While sponsorship of artists and the commissioning of artwork is the best-known aspect of the patronage system, other disciplines also benefited from patronage, including those who studied natural philosophy (pre-modern science), musicians, writers, philosophers, alchemists, astrologers, and other scholars. Artists as diverse and important as Chrétien de Troyes, Leonardo da Vinci and Michelangelo, William Shakespeare, and Ben Jonson all sought and enjoyed the support of noble or ecclesiastical patrons.〔F. W. Kent et al., eds.,''Patronage, Art, and Society in Renaissance Italy,'' Oxford, Oxford University Press, 1987.〕〔Cedric C. Brown, ''Patronage, Politics, and Literary traditions in England, 1558–1658,'' Detroit, Wayne State University Press, 1993.〕 Figures as late as Mozart and Beethoven also participated in the system to some degree; it was only with the rise of bourgeois and capitalist social forms in the middle 19th century that European culture moved away from its patronage system to the more publicly supported system of museums, theaters, mass audiences and mass consumption that is familiar in the contemporary world.
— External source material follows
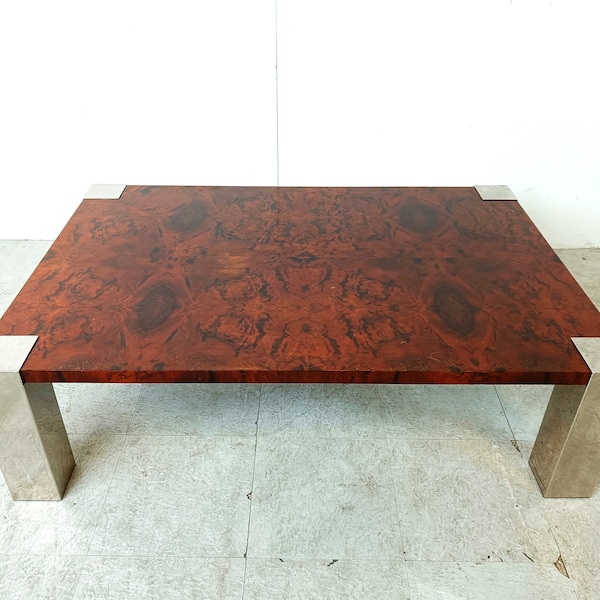 Table basse vintage en ronce de bois par Cidue, années 1970 - table basse hollywood régence - table basse luxueuse - table basse jean claude mahey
This kind of system continues across many fields of the arts. Though the nature of the sponsors has changed—from churches to charitable foundations, and from aristocrats to plutocrats—the term ''patronage'' has a more neutral connotation than in politics. It may simply refer to direct support (often financial) of an artist, for example by grants. In the later part of the 20th century, the academic sub-discipline of patronage studies began to evolve, in recognition of the important and often neglected role that the phenomenon of patronage had played in the cultural life of previous centuries.